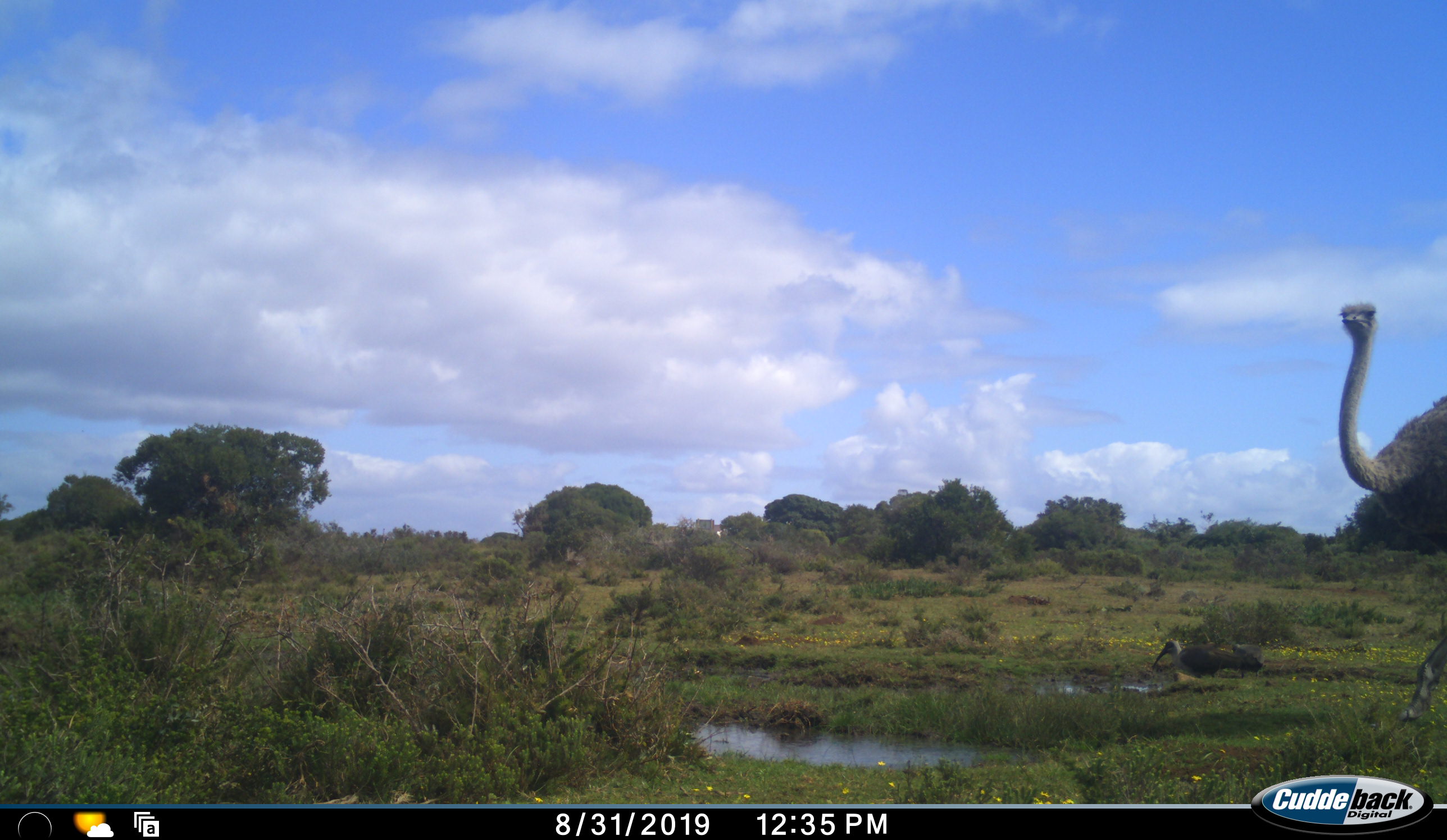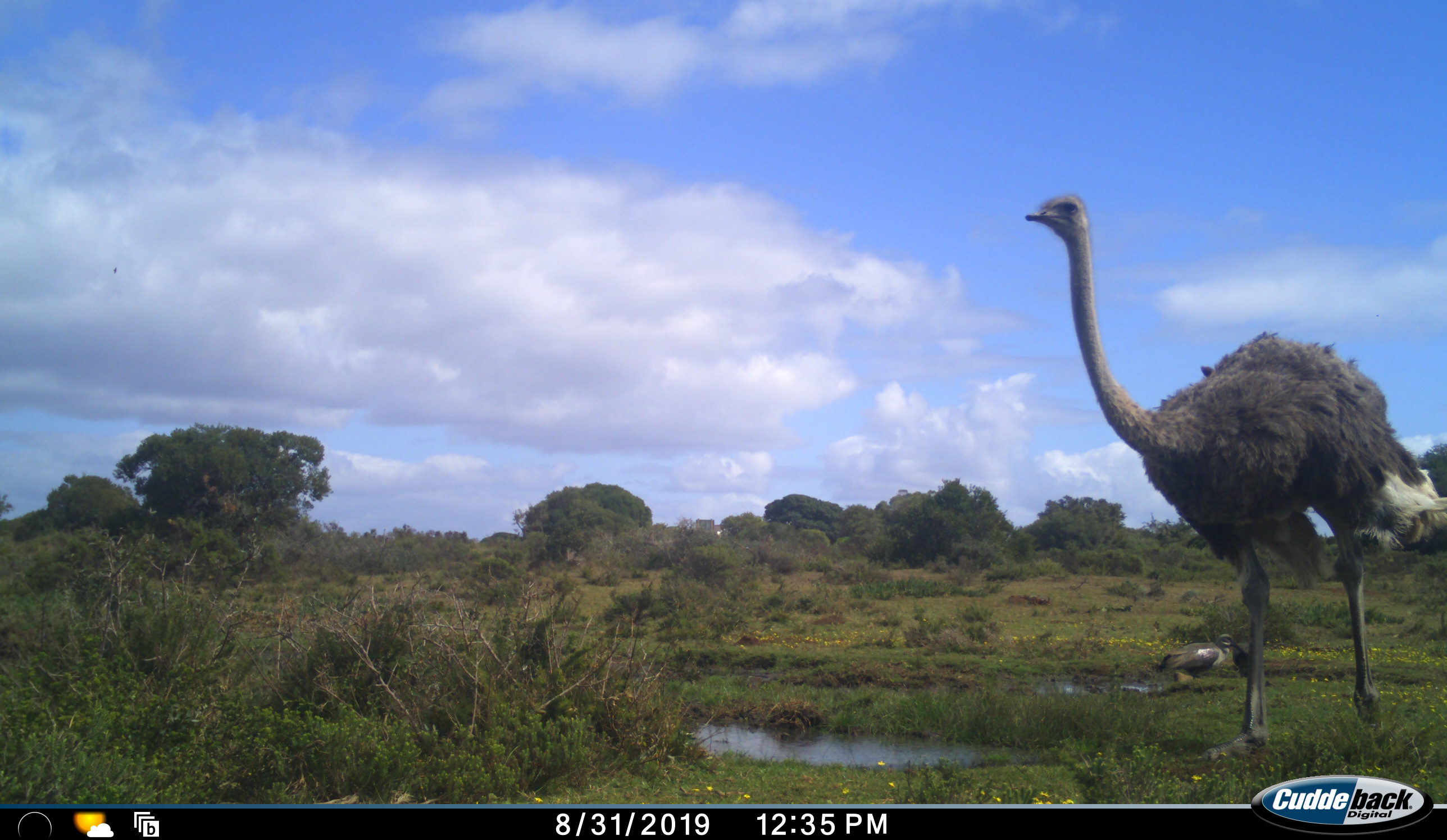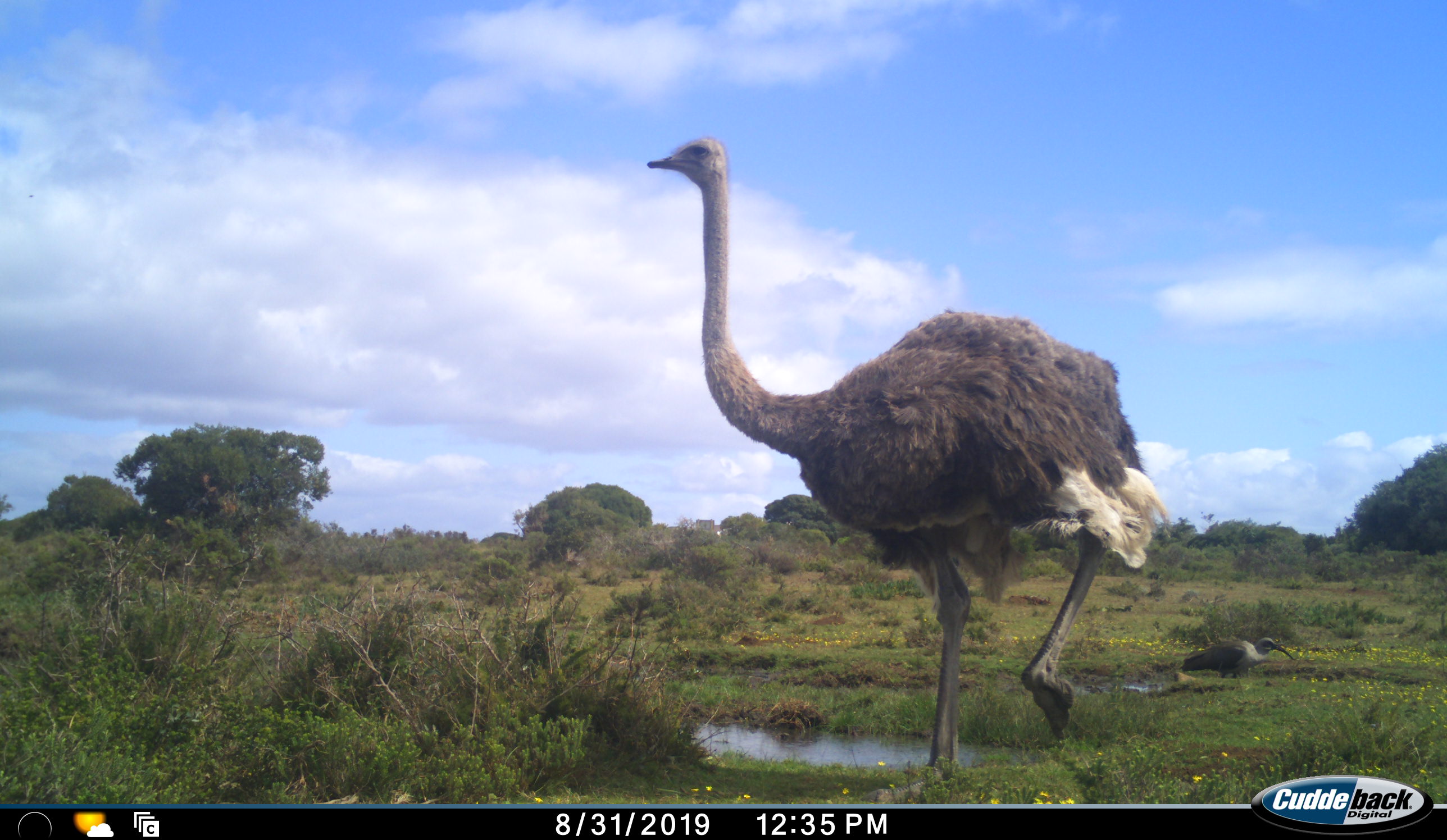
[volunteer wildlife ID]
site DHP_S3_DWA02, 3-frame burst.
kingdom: Animalia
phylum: Chordata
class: Aves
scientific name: Aves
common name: bird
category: birdother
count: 1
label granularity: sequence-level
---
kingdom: Animalia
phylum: Chordata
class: Aves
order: Struthioniformes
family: Struthionidae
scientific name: Struthionidae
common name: ostrich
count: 1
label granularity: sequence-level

#### TASK TO CARRY OUT:
From the first line to the last, repeat the records above exactly, leaving out the pictures.

#### EXPECTED ANSWER:
[volunteer wildlife ID]
site DHP_S3_DWA02, 3-frame burst.
kingdom: Animalia
phylum: Chordata
class: Aves
scientific name: Aves
common name: bird
category: birdother
count: 1
label granularity: sequence-level
---
kingdom: Animalia
phylum: Chordata
class: Aves
order: Struthioniformes
family: Struthionidae
scientific name: Struthionidae
common name: ostrich
count: 1
label granularity: sequence-level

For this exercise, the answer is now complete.